One thing people don’t realise about our elders is their main purpose in life is to enhance life. Maintain, sustain and continue life.

I moved here in 2013. I was an alcoholic, a drug addict. I went to South Australia to reconnect with my granddaughter. I hadn’t seen her in eight years. I came home and started thinking about paying respects to elders. What is the legacy I’ve got for these kids? I didn’t have a legacy. All I was was a bad memory. People couldn’t wait to see the back of me. [But] things started to change. I was very fortunate.

What do you hope to achieve with your work?

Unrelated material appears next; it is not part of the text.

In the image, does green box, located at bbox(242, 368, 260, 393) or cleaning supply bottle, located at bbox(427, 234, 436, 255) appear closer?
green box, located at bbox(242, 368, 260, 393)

A justice system that is just, regarding Aboriginal people. The thing that I know is the justice system has failed our people in so many ways. The system… it doesn’t see things through our vision. That’s one of the biggest failings.

I don’t want the system to fall. I want it to be just. I want to stop deaths in custody. I want children to stop being taken. The inquiry [into deaths in custody] took ten years to make 339 recommendations. How many of those have been put in place? Six. It costs all that time and money to lay down six recommendations. Where’s the sanity in that?

"I try to do the best I can for my people. I want to see equality across the board." — Alan Coe

My main role and function is the wellbeing and enhancement and advancement of our people. When I say this, let’s take a fact that’s starting to be looked at. How much in resources have been removed from the land since settlement? How much in resources [have been] made from the land? The Murray River systems are dying because of the farming system. Because the amount of animals on them [that] they’re feeding and breeding and trying to grow. I don’t have a problem with that, but they haven’t learned. Look at all the mining that’s going on here. When will they realise the land we walk around on is a living entity? A living being. See that grass out there; those trees? If it wasn’t alive, they wouldn’t be here; we wouldn’t be here.

People don’t want to recognise the ingenuity of Aboriginal people. You know why we’re still here? That ingenuity. People forget how we live. Dr Suzuki said the Indigenous people of the world have the answers to environmental problems.

What’s a message you’d like to share with VACRO’s community?

I want you to understand there’s unfinished business for our people. We have the highest imprisonment rate for Indigenous men. Highest male suicide rate. Highest rates of childhood illnesses in the world.

These resources that they’re taking out of the land – we haven’t seen a drop in seven buckets. It’s disgusting. This is our big struggle. My purpose is to sustain and enhance our lives. I’m just doing the best I can. I try to do the best I can for my people. I want to see equality across the board. People weren’t meant to be destructive. People were meant to live life. Enjoy life.